Onscreen, the event sparks a change in Janine, as viewers clearly see when she wakes up that she is no longer docile. Instead, she confronts Aunt Lydia about her contributing role in Gilead’s abuse of the handmaids, which, in turn, does the unthinkable and motivates Lydia to want to make changes and, finally, take steps to protect her girls. Perhaps the most powerful cog in Gilead’s slow wheel of change is the impact all of this has on Lydia, who can use her powerful allegiance with Commander Lawrence (Bradley Whitford) in small ways.
“Ultimately, Lydia cares about these girls. As much as we want to think that she doesn’t, if you spend even 30 seconds talking to Ann [Dowd] about Aunt Lydia, she’ll say, ‘She loves those girls, she loves girls.’ And she does. I think you see it in every scene that Ann and I have. There’s so much love there,” says Brewer. “And my hope is that Aunt Lydia is realizing that if you love these girls, you have to advocate for them in a very real way, not just in the ‘It’s God’s will’ kind of way.”

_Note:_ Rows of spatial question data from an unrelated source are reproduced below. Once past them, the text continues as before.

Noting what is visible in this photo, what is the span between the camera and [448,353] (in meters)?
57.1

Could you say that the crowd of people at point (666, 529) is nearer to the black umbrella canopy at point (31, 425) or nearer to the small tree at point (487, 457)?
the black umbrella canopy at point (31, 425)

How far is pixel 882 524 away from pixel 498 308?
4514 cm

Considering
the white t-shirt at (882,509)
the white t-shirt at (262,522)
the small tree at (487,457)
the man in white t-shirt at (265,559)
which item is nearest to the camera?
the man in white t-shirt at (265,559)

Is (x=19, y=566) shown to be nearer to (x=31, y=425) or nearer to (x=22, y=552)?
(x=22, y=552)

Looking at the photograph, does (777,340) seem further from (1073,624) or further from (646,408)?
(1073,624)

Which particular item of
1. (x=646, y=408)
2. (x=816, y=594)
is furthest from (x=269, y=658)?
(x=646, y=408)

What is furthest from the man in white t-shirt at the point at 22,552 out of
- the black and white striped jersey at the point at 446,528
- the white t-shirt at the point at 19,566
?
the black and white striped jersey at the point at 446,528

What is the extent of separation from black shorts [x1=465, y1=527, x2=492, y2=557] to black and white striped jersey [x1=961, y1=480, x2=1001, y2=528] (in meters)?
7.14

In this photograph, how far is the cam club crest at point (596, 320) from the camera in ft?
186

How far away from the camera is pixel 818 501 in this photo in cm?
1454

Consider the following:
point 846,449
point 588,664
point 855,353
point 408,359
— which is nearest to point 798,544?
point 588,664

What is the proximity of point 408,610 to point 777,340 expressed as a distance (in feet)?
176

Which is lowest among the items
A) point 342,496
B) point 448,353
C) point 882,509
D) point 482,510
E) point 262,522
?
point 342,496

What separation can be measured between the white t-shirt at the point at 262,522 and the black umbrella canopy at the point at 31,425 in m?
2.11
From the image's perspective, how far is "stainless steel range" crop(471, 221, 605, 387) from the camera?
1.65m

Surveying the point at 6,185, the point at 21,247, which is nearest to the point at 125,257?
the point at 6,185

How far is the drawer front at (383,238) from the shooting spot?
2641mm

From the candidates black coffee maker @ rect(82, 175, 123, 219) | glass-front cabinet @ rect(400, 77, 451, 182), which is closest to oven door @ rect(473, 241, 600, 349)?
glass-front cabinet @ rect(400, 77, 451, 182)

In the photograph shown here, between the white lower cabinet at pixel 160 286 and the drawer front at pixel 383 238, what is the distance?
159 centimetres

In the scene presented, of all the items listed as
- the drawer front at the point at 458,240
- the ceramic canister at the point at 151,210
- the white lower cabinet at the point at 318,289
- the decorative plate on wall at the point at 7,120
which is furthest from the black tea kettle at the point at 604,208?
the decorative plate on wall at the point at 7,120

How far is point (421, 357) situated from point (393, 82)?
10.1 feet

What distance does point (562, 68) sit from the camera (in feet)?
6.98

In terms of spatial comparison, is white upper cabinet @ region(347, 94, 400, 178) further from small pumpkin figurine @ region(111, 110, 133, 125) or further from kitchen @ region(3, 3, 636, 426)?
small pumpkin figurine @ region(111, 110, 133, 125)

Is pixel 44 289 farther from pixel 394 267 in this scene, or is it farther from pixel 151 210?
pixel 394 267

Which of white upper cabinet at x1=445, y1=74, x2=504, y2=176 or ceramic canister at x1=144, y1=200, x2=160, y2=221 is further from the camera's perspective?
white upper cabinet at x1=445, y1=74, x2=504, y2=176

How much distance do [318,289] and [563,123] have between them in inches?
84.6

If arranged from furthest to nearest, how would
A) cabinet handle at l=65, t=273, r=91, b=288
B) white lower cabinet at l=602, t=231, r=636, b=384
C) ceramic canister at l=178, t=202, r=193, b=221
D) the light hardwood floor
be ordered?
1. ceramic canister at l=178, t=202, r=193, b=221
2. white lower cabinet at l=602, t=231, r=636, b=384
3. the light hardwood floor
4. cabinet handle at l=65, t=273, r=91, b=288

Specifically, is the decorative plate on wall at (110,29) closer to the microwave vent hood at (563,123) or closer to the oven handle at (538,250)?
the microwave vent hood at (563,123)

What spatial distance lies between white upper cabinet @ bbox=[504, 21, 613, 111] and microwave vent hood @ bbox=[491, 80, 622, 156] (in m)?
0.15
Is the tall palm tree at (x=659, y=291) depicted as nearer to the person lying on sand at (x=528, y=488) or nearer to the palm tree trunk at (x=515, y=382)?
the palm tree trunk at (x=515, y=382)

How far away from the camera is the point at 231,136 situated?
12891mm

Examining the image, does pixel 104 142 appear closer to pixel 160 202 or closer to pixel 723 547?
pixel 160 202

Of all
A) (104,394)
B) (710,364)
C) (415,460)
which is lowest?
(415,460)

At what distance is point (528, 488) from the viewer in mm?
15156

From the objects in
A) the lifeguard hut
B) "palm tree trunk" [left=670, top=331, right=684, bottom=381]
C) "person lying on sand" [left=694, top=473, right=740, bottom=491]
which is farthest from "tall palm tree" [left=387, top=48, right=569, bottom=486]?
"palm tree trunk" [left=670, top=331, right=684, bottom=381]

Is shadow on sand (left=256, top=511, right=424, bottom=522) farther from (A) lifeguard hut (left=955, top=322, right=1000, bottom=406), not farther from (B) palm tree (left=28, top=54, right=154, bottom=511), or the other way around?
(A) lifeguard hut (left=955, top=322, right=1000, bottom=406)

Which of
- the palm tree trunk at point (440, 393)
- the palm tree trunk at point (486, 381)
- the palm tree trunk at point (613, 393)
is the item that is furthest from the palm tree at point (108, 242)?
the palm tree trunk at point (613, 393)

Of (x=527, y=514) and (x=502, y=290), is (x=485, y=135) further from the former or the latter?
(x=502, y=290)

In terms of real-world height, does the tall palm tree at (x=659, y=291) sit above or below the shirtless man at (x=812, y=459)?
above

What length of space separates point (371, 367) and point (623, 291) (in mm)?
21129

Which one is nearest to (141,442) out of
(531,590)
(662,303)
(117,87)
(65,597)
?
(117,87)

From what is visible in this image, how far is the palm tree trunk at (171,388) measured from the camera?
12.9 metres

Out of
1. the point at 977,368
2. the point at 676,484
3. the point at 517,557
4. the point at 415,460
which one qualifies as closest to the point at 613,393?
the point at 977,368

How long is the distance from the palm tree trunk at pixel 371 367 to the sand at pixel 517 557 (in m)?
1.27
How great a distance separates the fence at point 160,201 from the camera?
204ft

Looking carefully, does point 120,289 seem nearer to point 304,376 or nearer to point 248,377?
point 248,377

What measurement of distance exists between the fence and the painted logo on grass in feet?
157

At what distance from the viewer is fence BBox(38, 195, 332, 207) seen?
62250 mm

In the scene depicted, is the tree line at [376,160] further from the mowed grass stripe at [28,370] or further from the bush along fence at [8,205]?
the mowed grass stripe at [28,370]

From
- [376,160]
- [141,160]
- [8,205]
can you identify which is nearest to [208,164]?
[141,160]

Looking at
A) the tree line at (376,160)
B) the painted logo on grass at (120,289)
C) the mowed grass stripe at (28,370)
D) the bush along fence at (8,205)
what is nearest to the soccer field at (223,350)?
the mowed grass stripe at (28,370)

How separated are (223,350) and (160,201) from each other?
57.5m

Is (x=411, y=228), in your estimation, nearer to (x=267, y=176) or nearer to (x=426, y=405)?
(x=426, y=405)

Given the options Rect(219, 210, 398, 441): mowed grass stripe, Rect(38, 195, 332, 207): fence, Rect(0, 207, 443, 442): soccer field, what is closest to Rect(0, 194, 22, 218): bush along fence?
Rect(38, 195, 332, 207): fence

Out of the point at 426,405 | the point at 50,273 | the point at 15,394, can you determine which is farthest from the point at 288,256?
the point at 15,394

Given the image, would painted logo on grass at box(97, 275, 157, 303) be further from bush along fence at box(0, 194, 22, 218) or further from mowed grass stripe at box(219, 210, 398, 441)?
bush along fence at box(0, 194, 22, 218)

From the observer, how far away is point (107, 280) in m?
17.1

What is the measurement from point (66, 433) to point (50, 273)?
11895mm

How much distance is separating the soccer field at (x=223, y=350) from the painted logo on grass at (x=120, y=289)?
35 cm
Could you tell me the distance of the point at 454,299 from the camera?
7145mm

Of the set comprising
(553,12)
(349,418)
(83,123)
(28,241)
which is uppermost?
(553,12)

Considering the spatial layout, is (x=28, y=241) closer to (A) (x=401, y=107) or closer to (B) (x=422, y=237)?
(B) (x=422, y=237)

Behind the scenes, Brewer wasn’t concerned that this attempt on Janine’s life would be the end. “I would hope that after five seasons, there would be a little bit of a warning. I don’t think Bruce Miller would allow that to happen, he’s too kind a human being to surprise me that way,” she says of the creator and showrunner.
But she certainly acknowledges the shift. “I think there is some energy from what happened that Janine takes into the end of the season that you will see,” she teases. “There is a void in the Red Center without June, and the only way you survive Gilead is with a June; with some sort of June. So, I think Janine tries to embody a little bit of that June energy for these handmaids. And I think she finds purpose in it.”
The Handmaid’s Tale‘s fifth season is currently streaming on Hulu, with new episodes dropping Wednesdays.